I bought a used longboard about a month ago, and I’ve been trying to break it in. I really like the way it paddles and trims in the waves. I have a blast just cruising on it. One thing that surprises me is how easy it is to turn, and I’ve got to credit that to the big-ass single fin. Unfortunately, I’m on my 3rd fin in a month because of a series of accidents and mishaps.
The first fin was a traditionally shaped 9″ fin. I pushed this fin all the way toward the front in the fin box; I found the turn very responsive. But this first fin didn’t last long. I was on the inside after a ride and this huge rogue wave came through and crushed me. I let go of the board and it hit the ocean floor, snapping the fin off. (Actually it ripped the fin box out with it! It was a nightmare.) I was devastated on the beach, but in my sorrow, I decided to take a wave with out a fin, just to see what would happen. I paddled into a wave and it was total mayhem. I was sliding all over the place and when I leaned to set my rail, the board spun around 180 degrees and I fell off. That helped me appreciate what the fin contributes to the ride – it is doing a lot of work back there that I was taking for granted.

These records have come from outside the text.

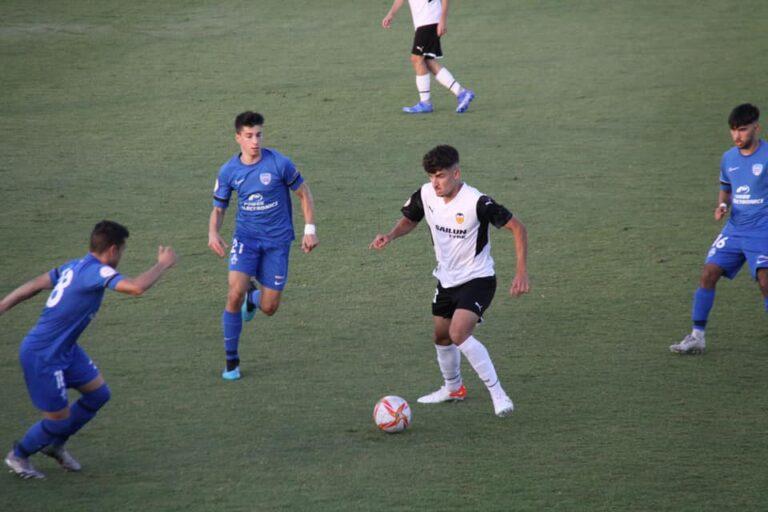Valencia CF, gana y líder en solitario, pinchan el resto de favoritos en la División de Honor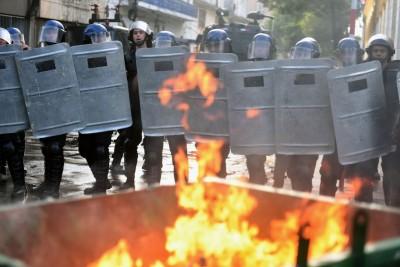 Risultati immagini per Il parlamento del Paraguay è stato incendiato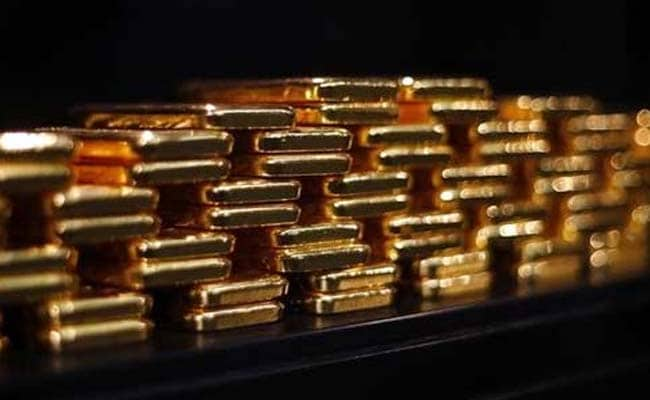 1 Kg Gold Seized From Private Airlines Flight in Kolkata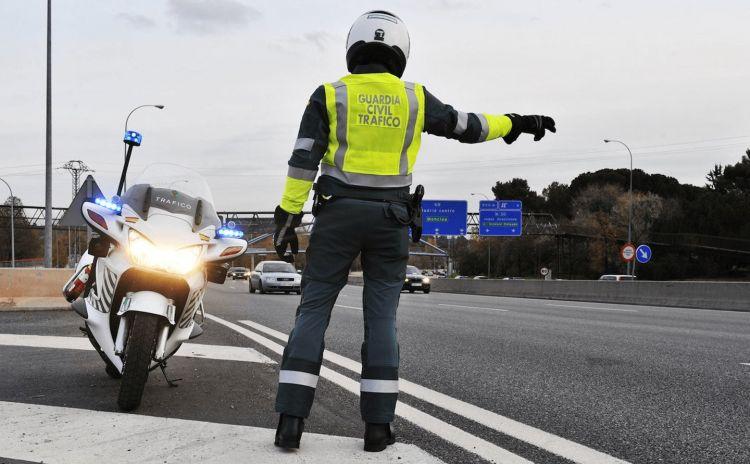 Multa Adelantar Por La Derecha Dgt Guardia Civil Control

Next I put in a high performance Harbour fin. It has a funny sickle shape which allows it to have a lot of flex. This fin helped my board to have an even more responsive turn. I really feel like this fin made my board as easy to turn as my shortest board. So now I had the awesome paddling and cruising power of the longboard combined with the sweet fast turning quickness of a shortboard. Alas, this fin also broke when I let one of my bros take a ride on it and he lost it into the rocks at Sunset Blvd. The cool thing was that the fin snapped right in the thin area of the sickle shape, and I was able to ride the board for the rest of the sesh with half a fin. Even with half a Harbour fin I was still getting pretty decent rides out of my board, so kudos to the engineering team that designed this fin.
Now I have installed a True Ames Slick Fin. I went to Mollusk surf shop in Venice and Chad Marshall recommended I give this fin a try. I told him I wanted to turn my longboard into a noseriding machine. He said the True Ames Slick Fin is the way to go. He definitely knows what he’s talking about, so I’ll take his word for it. I’ll report back once I’ve tested it out.